Hey gang, guess I spoke too soon when I told you that with summer travels over we were ready to roar back into the Oui, Chef kitchen to share some great new recipes. It's been over a week since my last post…..oops.
Truth is, our summer schedule has been busier than anticipated and has kept me from my regular twice a week posting schedule as of late, and circumstances are unlikely to change until all the kidlets are back in school. I really do miss being here with you all more regularly, and am looking forward to things getting back to normal as all of the kids start heading back to school in a couple weeks.

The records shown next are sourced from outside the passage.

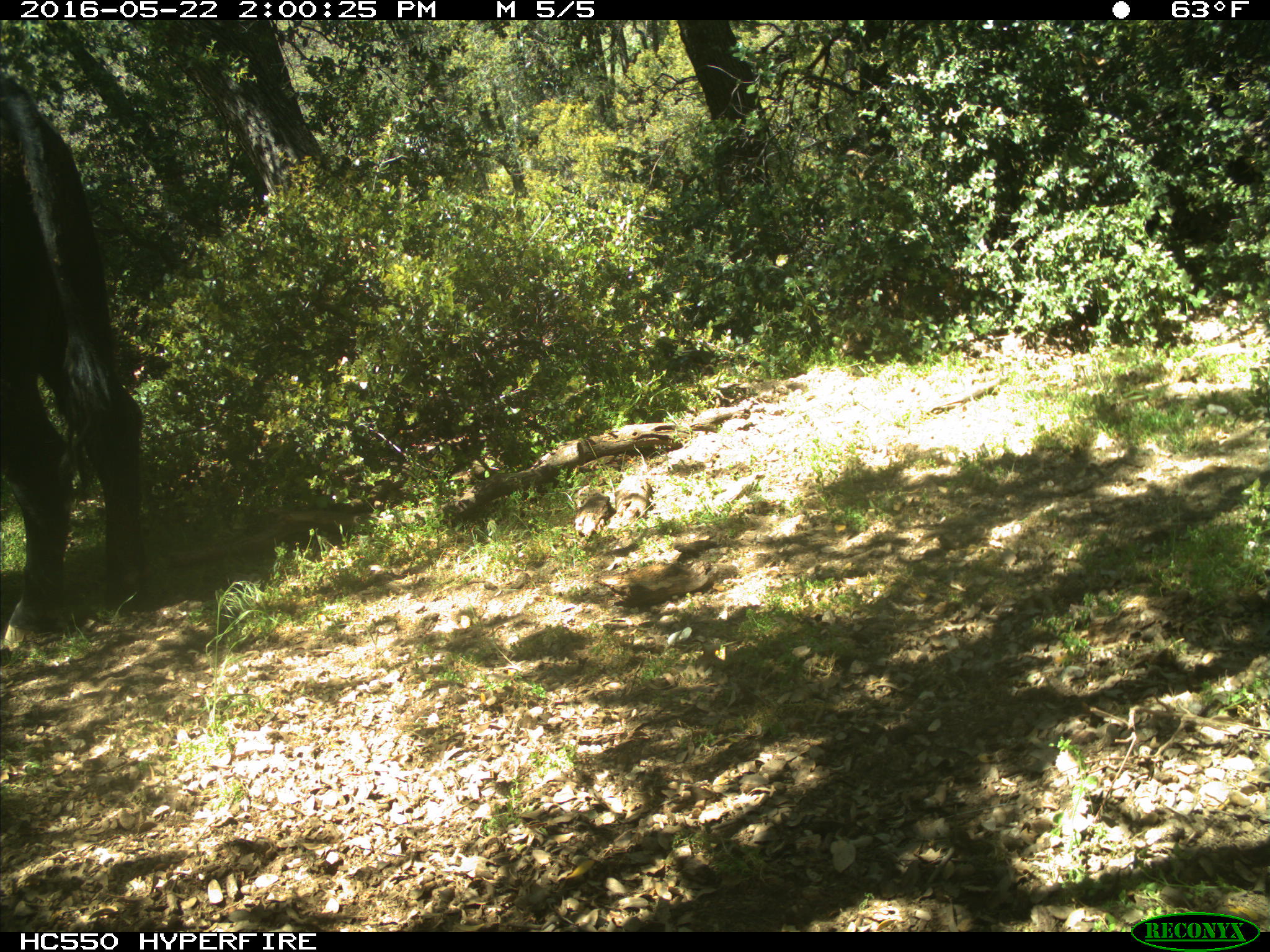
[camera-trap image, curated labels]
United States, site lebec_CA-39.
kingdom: Animalia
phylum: Chordata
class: Mammalia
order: Artiodactyla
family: Bovidae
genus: Bos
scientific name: Bos taurus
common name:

So….here's a little bit of deliciousness to get you back in a Oui, Chef frame of mind, a fabulous strawberry ice cream by none other than Jeni Britton Bauer, the high priestess of frozen butterfat. Like most (if not all) of Jeni's recipes, this one has a couple of unusual ingredients, such as cornstarch, cream cheese, and corn syrup the inclusion of which mark the culmination of her years of experiments designed to yield a homemade ice cream with the same luxurious high-fat mouth feel as the best store bought artisan brands. While that mouth feel is exquisite, it's the deep strawberry flavor from the roasted berries (genius!) and the slight tang of the buttermilk that make this creation so irresistible. You will love it, I promise. Until next time……
Cheers – Steve
Roasted Strawberry and Buttermilk Ice Cream
for the roasted strawberries:
- 1 pint strawberries, hulled and sliced 1/2 inch thick
- 1/3 cup sugar
- 3 tablespoons fresh lemon juice
for the ice cream base:
- 1 1/2 cups whole milk
- 2 tablespoons cornstarch
- 2 ounces (4 tablespoons) cream cheese, softened
- 1/8 teaspoon fine sea salt
- 1 1/4 cups heavy cream
- 2/3 cup sugar
- 2 tablespoons light corn syrup
- 1/4 cup buttermilk
for the strawberries:
- Heat the oven to 375 ℉. Combine the strawberries with the sugar in an 8 inch square glass or ceramic baking dish, stirring gently to mix well. Roast for 8 minutes, or until just soft. Let cool slightly.
- Puree the berries in a food processor with the lemon juice. Measure 1/2 cup of the pureed berries; refrigerate the rest of the berries for another use (they'd be great as an ice cream topping, or in a smoothie!).
for the ice cream base:
- Mix about 2 tablespoons of the milk with the cornstarch in a small bowl to make a smooth slurry. Whisk the cream cheese and salt in a medium bowl until smooth. Fill a large bowl with ice and water.
- Combine the remaining milk, the cream, sugar, and corn syrup in a 4-quart saucepan, bring to a rolling boil over medium-high heat, and boil for 4 minutes. Remove from the heat and gradually whisk in the cornstarch slurry. Bring the mixture back to a boil over medium-high heat and cook, stirring with a heat-proof spatula, until slightly thickened, about 1 minute. Remove from the heat.
- Gradually mix the hot milk mixture into the cream cheese until smooth. Add the reserved 1/2 cup strawberry puree and the buttermilk and blend well. Pour the mixture into a 1-gallon Ziploc freezer bag and submerge the sealed bag in the ice bath. Let stand, adding more ice if necessary, until cold, about 30 minutes. Alternatively, you can place the base in a bowl, cover with plastic wrap and refrigerate overnight before proceeding with churning your ice cream.
- Pour the ice cream base into your ice cream machine and churn until thick and creamy. Pack the ice cream into a storage container, press a piece of parchment against the surface, and seal with an airtight lid. Freeze in the coldest part of your freezer until firm, at least 4 hours.